Mackenzie wiped his hands on a paper napkin and dropped it into a litter bin. A man on a mobility scooter buzzed past them, just missing Mackenzie’s toes. There seemed to be a lot of mobility scooters in Shirebrook. A lot of old people’s bungalows. A lot of England flags.

‘DS Fry...’ said Mackenzie.

‘Sir?’

‘Please try to make sure the next thing that happens is neither a coincidence, an inconvenience — or a surprise.’

‘Of course.’

‘So are we finished in Shirebrook? We’ve got the suspects locked up, we’ve got the statements we need. It’s just a matter of doing the paperwork and putting our case together for the CPS.’

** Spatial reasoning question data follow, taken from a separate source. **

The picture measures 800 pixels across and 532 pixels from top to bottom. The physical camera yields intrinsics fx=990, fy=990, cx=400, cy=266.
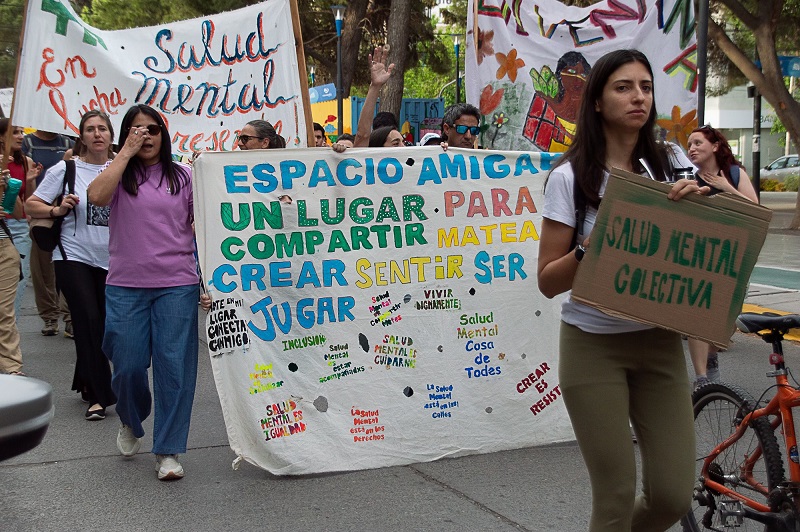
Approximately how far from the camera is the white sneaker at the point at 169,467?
491 centimetres

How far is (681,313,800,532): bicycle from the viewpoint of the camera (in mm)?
3398

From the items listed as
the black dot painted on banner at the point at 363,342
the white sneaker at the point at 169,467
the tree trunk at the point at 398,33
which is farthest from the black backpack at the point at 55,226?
the tree trunk at the point at 398,33

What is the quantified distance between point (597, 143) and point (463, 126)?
11.4 ft

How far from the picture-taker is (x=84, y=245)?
20.0 ft

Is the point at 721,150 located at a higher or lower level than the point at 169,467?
higher

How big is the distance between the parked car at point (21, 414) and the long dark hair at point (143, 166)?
123 inches

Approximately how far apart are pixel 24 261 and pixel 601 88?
223 inches

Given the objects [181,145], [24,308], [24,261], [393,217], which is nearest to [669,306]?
[393,217]

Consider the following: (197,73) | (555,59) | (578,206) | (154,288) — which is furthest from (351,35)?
(578,206)

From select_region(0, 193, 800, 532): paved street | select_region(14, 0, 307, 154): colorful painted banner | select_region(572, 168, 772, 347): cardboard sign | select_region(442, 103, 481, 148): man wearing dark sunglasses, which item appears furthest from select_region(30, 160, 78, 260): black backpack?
select_region(572, 168, 772, 347): cardboard sign

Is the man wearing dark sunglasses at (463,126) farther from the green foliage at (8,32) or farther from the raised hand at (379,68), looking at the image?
the green foliage at (8,32)

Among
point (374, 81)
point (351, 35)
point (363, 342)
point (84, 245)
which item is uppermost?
point (351, 35)

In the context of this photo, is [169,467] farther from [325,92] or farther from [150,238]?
[325,92]

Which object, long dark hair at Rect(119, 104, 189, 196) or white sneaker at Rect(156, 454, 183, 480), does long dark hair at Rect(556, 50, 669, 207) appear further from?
white sneaker at Rect(156, 454, 183, 480)
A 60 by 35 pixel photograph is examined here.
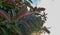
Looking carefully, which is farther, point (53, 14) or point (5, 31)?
point (53, 14)

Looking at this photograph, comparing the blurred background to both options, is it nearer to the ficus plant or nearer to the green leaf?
the ficus plant

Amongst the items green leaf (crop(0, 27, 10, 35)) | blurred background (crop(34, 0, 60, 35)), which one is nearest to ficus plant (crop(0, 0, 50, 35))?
green leaf (crop(0, 27, 10, 35))

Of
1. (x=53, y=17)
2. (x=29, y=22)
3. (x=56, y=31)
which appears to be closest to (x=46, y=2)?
(x=53, y=17)

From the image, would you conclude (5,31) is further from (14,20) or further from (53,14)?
(53,14)

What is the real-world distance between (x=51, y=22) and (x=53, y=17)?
8cm

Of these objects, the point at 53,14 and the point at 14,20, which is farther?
the point at 53,14

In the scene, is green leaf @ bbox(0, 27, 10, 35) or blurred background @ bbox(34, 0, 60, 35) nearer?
green leaf @ bbox(0, 27, 10, 35)

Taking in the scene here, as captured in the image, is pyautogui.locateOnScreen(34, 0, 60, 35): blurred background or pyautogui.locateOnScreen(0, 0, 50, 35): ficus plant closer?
pyautogui.locateOnScreen(0, 0, 50, 35): ficus plant

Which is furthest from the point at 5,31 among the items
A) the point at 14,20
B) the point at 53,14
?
the point at 53,14

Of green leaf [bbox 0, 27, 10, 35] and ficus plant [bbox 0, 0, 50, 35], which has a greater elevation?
ficus plant [bbox 0, 0, 50, 35]

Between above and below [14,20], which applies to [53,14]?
below

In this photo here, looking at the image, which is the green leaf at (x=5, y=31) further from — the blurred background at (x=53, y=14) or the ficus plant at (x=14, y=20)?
the blurred background at (x=53, y=14)

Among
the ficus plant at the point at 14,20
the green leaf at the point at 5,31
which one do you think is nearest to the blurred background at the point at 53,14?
the ficus plant at the point at 14,20

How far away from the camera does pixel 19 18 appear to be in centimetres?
108
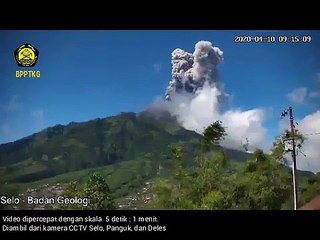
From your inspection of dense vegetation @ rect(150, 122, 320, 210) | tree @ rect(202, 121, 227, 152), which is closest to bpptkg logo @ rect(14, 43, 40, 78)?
dense vegetation @ rect(150, 122, 320, 210)

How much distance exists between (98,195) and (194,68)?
1.05m

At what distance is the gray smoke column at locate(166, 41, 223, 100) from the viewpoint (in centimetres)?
411

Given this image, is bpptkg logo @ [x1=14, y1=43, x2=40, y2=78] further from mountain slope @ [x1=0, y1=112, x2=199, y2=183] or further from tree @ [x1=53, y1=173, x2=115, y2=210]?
tree @ [x1=53, y1=173, x2=115, y2=210]

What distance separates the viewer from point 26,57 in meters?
4.03

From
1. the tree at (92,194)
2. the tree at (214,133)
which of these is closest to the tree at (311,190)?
the tree at (214,133)

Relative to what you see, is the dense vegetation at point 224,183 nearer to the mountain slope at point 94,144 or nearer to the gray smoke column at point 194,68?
the mountain slope at point 94,144

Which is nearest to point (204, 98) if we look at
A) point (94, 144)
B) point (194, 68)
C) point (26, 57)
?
point (194, 68)

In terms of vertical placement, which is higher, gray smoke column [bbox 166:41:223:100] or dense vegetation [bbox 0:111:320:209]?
gray smoke column [bbox 166:41:223:100]
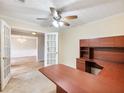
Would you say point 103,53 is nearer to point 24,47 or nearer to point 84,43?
point 84,43

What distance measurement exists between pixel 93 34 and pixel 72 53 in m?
1.65

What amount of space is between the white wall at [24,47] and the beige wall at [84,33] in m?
4.66

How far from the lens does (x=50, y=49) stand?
19.0 feet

‘There’s just one more job I want to do here,’ said Fry.

Mackenzie raised an eyebrow, but didn’t question her. ‘Do you need DC Callaghan?’

‘Not really.’

‘Well, keep him anyway, Diane. I’ll leave you to it. See you both back at St Ann’s.’

Fry watched him head back to his car. The stalls were almost gone now, the Transit vans had left. The marketplace would be empty and deserted again soon, just the way it had been when she first arrived in Shirebrook. Had anything changed in these last few days? It wasn’t very likely.